One potential roadblock is a civil suit filed yesterday afternoon in Baltimore City Circuit Court by the American Civil Liberties Union (ACLU,) which is asking for an injunction to stop the execution.
The ACLU, filing suit on behalf of 10 taxpayers, alleged that the General Assembly acted too hastily in approving lethal injection as the state's primary means of execution during its 1994 session, which ended in April. It argued that the lethal injection law violates federal drug laws by allowing corrections officials staff to get the lethal drugs used in the execution without a prescription.
And, unless those who carry out the execution have been properly trained, lethal injection can result in a "prolonged and painful death," the suit charges.
No hearing on the ACLU suit has yet been scheduled.
Mr. Bair said that, barring a successful suit by the ACLU, the last avenue open to stop the execution would be a challenge to Thanos' competency in Baltimore City Circuit Court under a law that forbids the state from executing incompetent inmates. Anyone may file such an appeal.
However, Mr. Bair said such an action, if filed, would have little likelihood of success, since whoever might file it would need to prove that Thanos is unaware that he is about to be executed.
"It's very clear that he understands that" he will be executed next week, said Mr. Bair.
Thanos has said for more than a year that he wants no appeals and knows that failing to appeal will result in his death.
In fact, Thanos said "Thank you" yesterday after Judge Legg threw out his family's appeal.
Judge Legg ruled that a state court was correct in finding Thanos mentally competent.
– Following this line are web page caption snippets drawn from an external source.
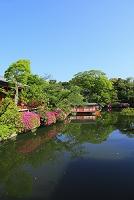 京都府 神泉苑 ツツジ咲く法成就池と龍頭船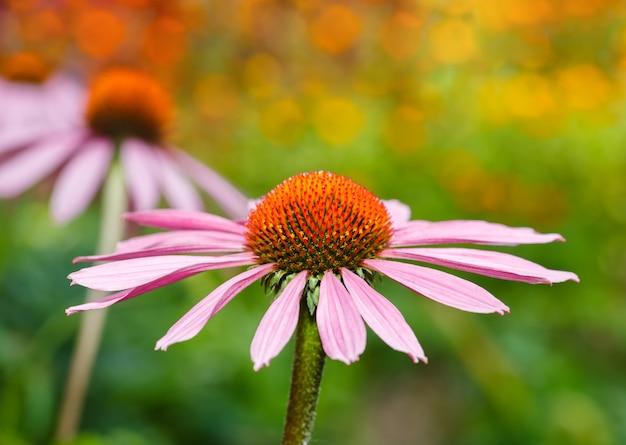 自然な色の背景に3つのエキナセアの花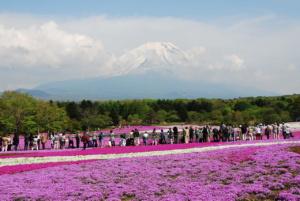 Kwiaty wJaponii (kalendarz kwitnienia kwiatów sezonowych)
The judge also said that Thanos' mother and sister had failed to provide new evidence to the contrary. "Having made those findings, it would be reversible error for me to stay the execution in order to hold my own competency hearing," Judge Legg concluded.
Federal public defenders and a Washington law firm who filed the latest appeal had argued that Garrett County Judge Fred A. Thayer's competency hearing was flawed because it lasted only one day and only two witnesses testified.
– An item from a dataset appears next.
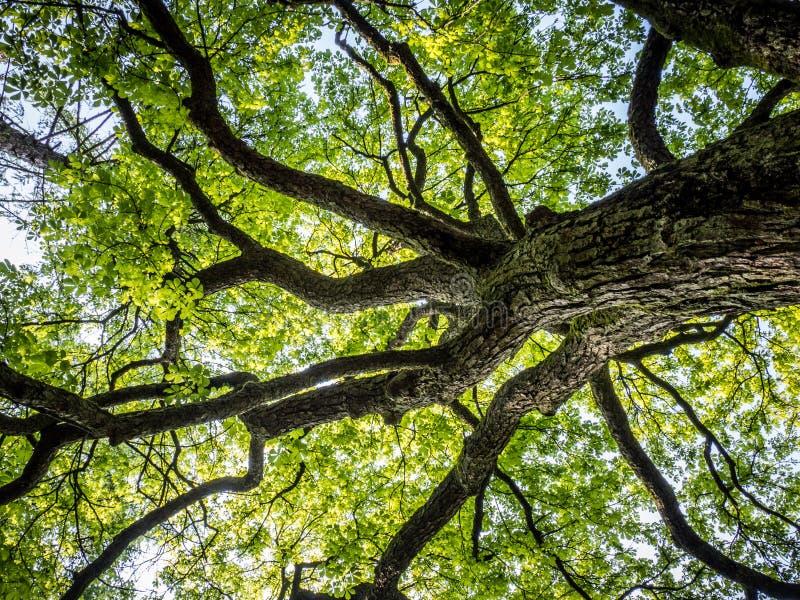 Крона дерева стоковая фотография rf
But Judge Legg yesterday called that view "inaccurate," saying Judge Thayer had heard a wealth of psychological and background testimony during two sentencing hearings for Thanos.
Despite the judge's ruling, the public defenders said they still believe Thanos to be incompetent.
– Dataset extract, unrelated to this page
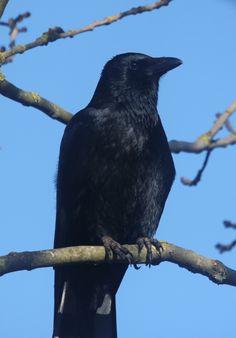 Crow, Photography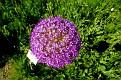 Allium giganteum (2)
"We do not believe that Mr. Thanos' competence has ever been fully reviewed or given a proper hearing," said Mr. Nathans.
"We believe the State of Maryland is about to execute a delusional man who has been trying to commit suicide for years and who is clearly incompetent to make the decision not to fight the execution."
Mr. Bair took exception to the Mr. Nathans' remarks, saying there have been at least 10 different competency determinations in the Thanos case.
Rep. Helen D. Bentley, who is seeking the Republican nomination for governor, showed up at yesterday's hearing and announced her opposition to appeals being filed without Thanos' permission. She said she would introduce legislation in Congress to make "next friends" appeals more difficult to file.
James K. Bredar, Maryland's federal public defender, later defended the actions by his office. "Our adversarial system of justice depends upon the willingness of public defenders to undertake unpopular causes," he declared.